Given passage: Begin
A military career counselor has no authority to discuss religion in any occasion. Military chaplains are allowed to discuss any subjects including medical and career counseling. Many of the military chaplains have counseling license and have high level of privacy unlike any other counselor including physicians and psychiatrist. But as counselor, I should consider the overall personality of a Sailor who needs help and some of them are shaped by religious belief such as:
1. Member is separating because he does not believe in war – sacrificing life due to his Mormon upbringing.
2. An Islam sailor does not want to be deployed to Afghanistan to fight those who have the same spiritual belief of supposed enemy of the Americans.
Clinical and counseling psychologists who find it difficult to understand the cultural heritage of clients who practice their spirituality within the context of an organized religion may wish to consult with explicitly religious therapists on such therapy cases (Walker, Gorsuch and Tan, 2004) .
Being in a Christian faith, a professional counselor is accountable to preserve the spirituality and religious belief of every patient. To do this, even though the patient is not vocally spiritual, must examine his/her overall culture including family’s background including religious convictions. The patient may have long been agnostic but have previously believed in Judaism. His disorientation on his previous religion making him agnostic may have contributed to some of his mental uncertainty resulting to some psychological perplexity. Asking the questions will be reasonable: Do you have or had a religion? Why have you not practiced it? Do you want to talk about it?
Given passage: End
Supplied information: Begin
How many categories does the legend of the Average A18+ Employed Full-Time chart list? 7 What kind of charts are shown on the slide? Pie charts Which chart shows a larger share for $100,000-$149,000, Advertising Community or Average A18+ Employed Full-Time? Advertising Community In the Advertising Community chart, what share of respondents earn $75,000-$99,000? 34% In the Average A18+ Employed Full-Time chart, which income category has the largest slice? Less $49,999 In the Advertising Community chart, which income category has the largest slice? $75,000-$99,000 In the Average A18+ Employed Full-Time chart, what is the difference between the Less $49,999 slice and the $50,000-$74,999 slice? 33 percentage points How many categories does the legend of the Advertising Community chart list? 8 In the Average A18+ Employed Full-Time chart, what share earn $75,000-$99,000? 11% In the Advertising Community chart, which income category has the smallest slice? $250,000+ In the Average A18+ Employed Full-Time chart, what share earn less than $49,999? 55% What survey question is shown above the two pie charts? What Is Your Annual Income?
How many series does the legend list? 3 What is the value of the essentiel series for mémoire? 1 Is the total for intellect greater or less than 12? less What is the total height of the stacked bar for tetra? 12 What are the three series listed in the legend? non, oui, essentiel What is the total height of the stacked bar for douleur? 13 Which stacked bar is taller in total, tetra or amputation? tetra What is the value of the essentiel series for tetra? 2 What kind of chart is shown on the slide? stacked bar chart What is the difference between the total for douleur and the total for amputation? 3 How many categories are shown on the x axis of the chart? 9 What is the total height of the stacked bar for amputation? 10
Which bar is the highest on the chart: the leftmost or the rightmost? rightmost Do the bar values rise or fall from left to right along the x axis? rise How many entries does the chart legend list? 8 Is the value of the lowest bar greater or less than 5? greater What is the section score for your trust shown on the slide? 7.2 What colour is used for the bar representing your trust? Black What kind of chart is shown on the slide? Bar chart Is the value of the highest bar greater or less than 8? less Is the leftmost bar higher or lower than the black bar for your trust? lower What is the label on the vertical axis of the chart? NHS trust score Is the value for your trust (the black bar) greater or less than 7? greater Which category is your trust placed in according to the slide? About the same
Supplied information: End
Tasks and exercises:
1. Shorten the paragraph in the passage on counseling and faith that begins "Being in a Christian faith" by turning it into a list that keeps its main facts.
2. Reproduce the passage on counseling and faith word for word, from "A military career" to "his Mormon upbringing.".
The listing has nothing to do with any of the tasks.

Answers to this exercise:
1.
- A professional counselor of Christian faith is responsible for preserving every patient's spirituality and religious belief.
- Even if a patient does not talk about spirituality, the counselor must look at the patient's whole culture, including family background and religious convictions.
- For example, a patient who is now agnostic may once have believed in Judaism. Confusion over that earlier religion may have added to the patient's mental uncertainty.
- Reasonable questions to ask: Do you have or had a religion? Why have you not practiced it? Do you want to talk about it?

2.
A military career counselor has no authority to discuss religion in any occasion. Military chaplains are allowed to discuss any subjects including medical and career counseling. Many of the military chaplains have counseling license and have high level of privacy unlike any other counselor including physicians and psychiatrist. But as counselor, I should consider the overall personality of a Sailor who needs help and some of them are shaped by religious belief such as:
1. Member is separating because he does not believe in war – sacrificing life due to his Mormon upbringing.